The healthcare wireless medical sensor network is gradually changing the traditional mode of medical treatments with the rapid development of Internet of Things. Specifically, patients' healthcare data can be continuously collected by medical sensor nodes and transmitted to the medical specialists for disease monitoring, diagnosis and treatments. Recently, due to its advantages of low computational and communication overheads in a multiuser environment, the certificateless aggregate signature (CLAS) scheme has been adopted to prevent the sensitive healthcare data from being tampered and damaged, thereby ensuring the integrity and authenticity of data. In order to further improve the efficiency of CLAS schemes for the sensor nodes with limited resources, several CLAS schemes without bilinear pairing have been proposed.
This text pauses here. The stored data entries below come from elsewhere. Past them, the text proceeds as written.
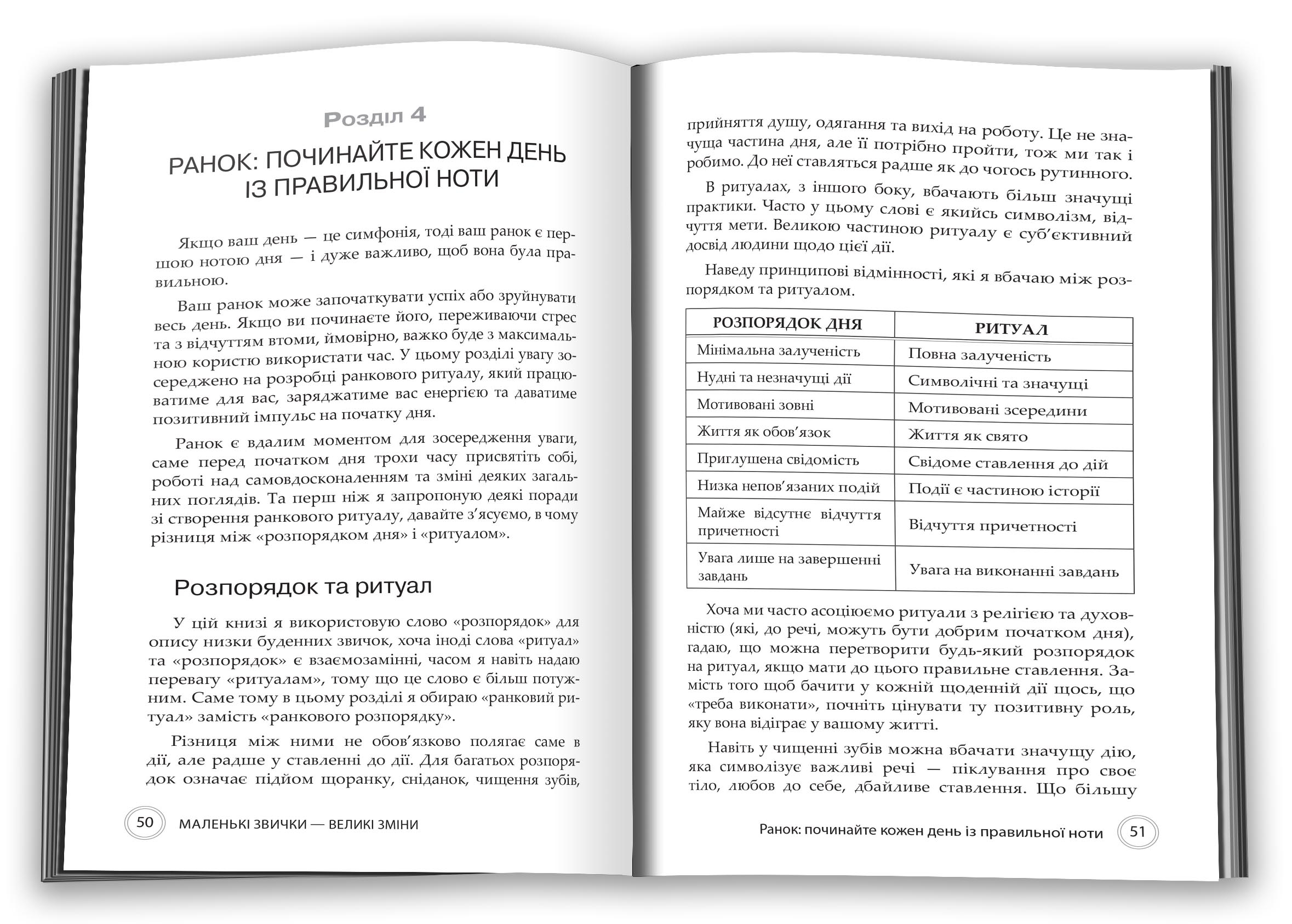 Розділ 4

РАНОК: ПОЧИНАЙТЕ КОЖЕН ДЕНЬ ІЗ ПРАВИЛЬНОЇ НОТИ

Якщо ваш день — це симфонія, тоді ваш ранок є першою нотою дня — і дуже важливо, щоб вона була правильною.

Ваш ранок може започаткувати успіх або зруйнувати весь день. Якщо ви починаєте його, переживаючи стрес та з відчуттям втоми, ймовірно, важко буде з максимальною користю використати час. У цьому розділі увагу зосереджено на розробці ранкового ритуалу, який працюватиме для вас, заряджатиме вас енергією та даватиме позитивний імпульс на початку дня.

Ранок є вдалим моментом для зосередження уваги, саме перед початком дня трохи часу присвятіть собі, роботі над самовдосконаленням та зміні деяких загальних поглядів. Та перш ніж я запропоную деякі поради зі створення ранкового ритуалу, давайте з'ясуємо, в чому різниця між «розпорядком дня» і «ритуалом».

Розпорядок та ритуал

У цій книзі я використовую слово «розпорядок» для опису низки буденних звичок, хоча іноді слова «ритуал» та «розпорядок» є взаємозамінні, часом я навіть надаю перевагу «ритуалам», тому що це слово є більш потужним. Саме тому в цьому розділі я обираю «ранковий ритуал» замість «ранкового розпорядку».

Різниця між ними не обов'язково полягає саме в дії, але радше у ставленні до дії. Для багатьох розпорядок означає підйом щоранку, сніданок, чищення зубів,

50 МАЛЕНЬКІ ЗВИЧКИ — ВЕЛИКІ ЗМІНИ

прийняття душу, одягання та вихід на роботу. Це не значуща частина дня, але її потрібно пройти, тож ми так і робимо. До неї ставляться радше як до чогось рутинного.

В ритуалах, з іншого боку, вбачають більш значущі практики. Часто у цьому слові є якийсь символізм, відчуття мети. Великою частиною ритуалу є суб'єктивний досвід людини щодо цієї дії.

Наведу принципові відмінності, які я вбачаю між розпорядком та ритуалом.

| РОЗПОРЯДОК ДНЯ | РИТУАЛ |
|---|---|
| Мінімальна залученість | Повна залученість |
| Нудні та незначущі дії | Символічні та значущі |
| Мотивовані зовні | Мотивовані зсередини |
| Життя як обов'язок | Життя як свято |
| Приглушена свідомість | Свідоме ставлення до дій |
| Низка непов'язаних подій | Події є частиною історії |
| Майже відсутнє відчуття причетності | Відчуття причетності |
| Увага лише на завершенні завдань | Увага на виконанні завдань |

Хоча ми часто асоціюємо ритуали з релігією та духовністю (які, до речі, можуть бути добрим початком дня), гадаю, що можна перетворити будь-який розпорядок на ритуал, якщо мати до цього правильне ставлення. Замість того щоб бачити у кожній щоденній дії щось, що «треба виконати», почніть цінувати ту позитивну роль, яку вона відіграє у вашому житті.

Навіть у чищенні зубів можна вбачати значущу дію, яка символізує важливі речі — піклування про своє тіло, любов до себе, дбайливе ставлення. Що більшу

Ранок: починайте кожен день із правильної ноти 51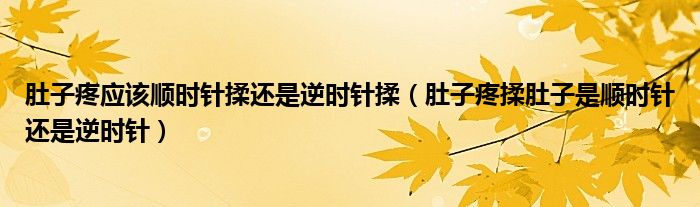 肚子疼应该顺时针揉还是逆时针揉（肚子疼揉肚子是顺时针还是逆时针）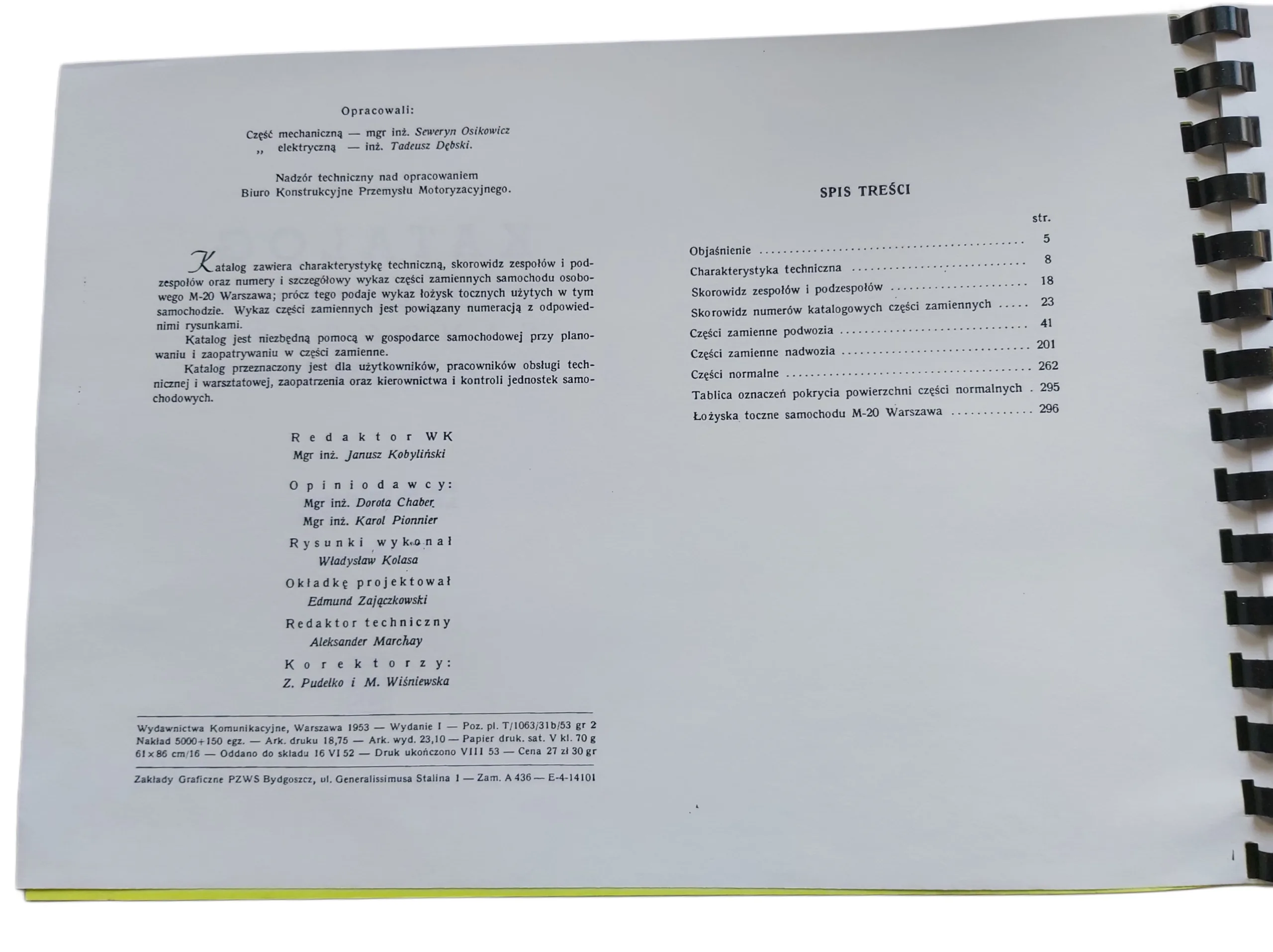 Opracowali:

Część mechaniczną — mgr inż. Seweryn Osikowicz
,, elektryczną — inż. Tadeusz Dębski.

Nadzór techniczny nad opracowaniem
Biuro Konstrukcyjne Przemysłu Motoryzacyjnego.

Katalog zawiera charakterystykę techniczną, skorowidz zespołów i podzespołów oraz numery i szczegółowy wykaz części zamiennych samochodu osobowego M-20 Warszawa; prócz tego podaje wykaz łożysk tocznych użytych w tym samochodzie. Wykaz części zamiennych jest powiązany numeracją z odpowiednimi rysunkami.

Katalog jest niezbędną pomocą w gospodarce samochodowej przy planowaniu i zaopatrywaniu w części zamienne.

Katalog przeznaczony jest dla użytkowników, pracowników obsługi technicznej i warsztatowej, zaopatrzenia oraz kierownictwa i kontroli jednostek samochodowych.

Redaktor WK
Mgr inż. Janusz Kobyliński

Opiniodawcy:
Mgr inż. Dorota Chaber
Mgr inż. Karol Pionnier

Rysunki wykonał
Władysław Kolasa

Okładkę projektował
Edmund Zajączkowski

Redaktor techniczny
Aleksander Marchay

Korektorzy:
Z. Pudełko i M. Wiśniewska

Wydawnictwa Komunikacyjne, Warszawa 1953 — Wydanie I — Poz. pl. T/1063/31b/53 gr 2
Nakład 5000+150 egz. — Ark. druku 18,75 — Ark. wyd. 23,10 — Papier druk. sat. V kl. 70 g
61×86 cm/16 — Oddano do składu 16 VI 52 — Druk ukończono VIII 53 — Cena 27 zł 30 gr

Zakłady Graficzne PZWS Bydgoszcz, ul. Generalissimusa Stalina 1 — Zam. A 436 — E-4-14101

SPIS TREŚCI

str.
Objaśnienie 5
Charakterystyka techniczna 8
Skorowidz zespołów i podzespołów 18
Skorowidz numerów katalogowych części zamiennych 23
Części zamienne podwozia 41
Części zamienne nadwozia 201
Części normalne 262
Tablica oznaczeń pokrycia powierzchni części normalnych 295
Łożyska toczne samochodu M-20 Warszawa 296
However, security issues prevent them from being fully applied in the practical scenarios. In this article, we analyze the security of a pairing-free CLAS scheme proposed by Liu et al. [IEEE Internet of Things Journal, vol. 7, no. 6, pp. 5256-5266, 2020] by pointing out that their scheme is insecure against adversaries. After that, we introduce an improved scheme to solve the security vulnerability. The security proofs show that our improved scheme is existentially unforgeable against chosen message attacks under the random oracle model. In addition, the length of the aggregate signature in our proposal does not increase with the growth of the number of users, which greatly reduces the communication cost. Finally, the efficiency of our scheme is illustrated through both performance analyses and comparisons of related work.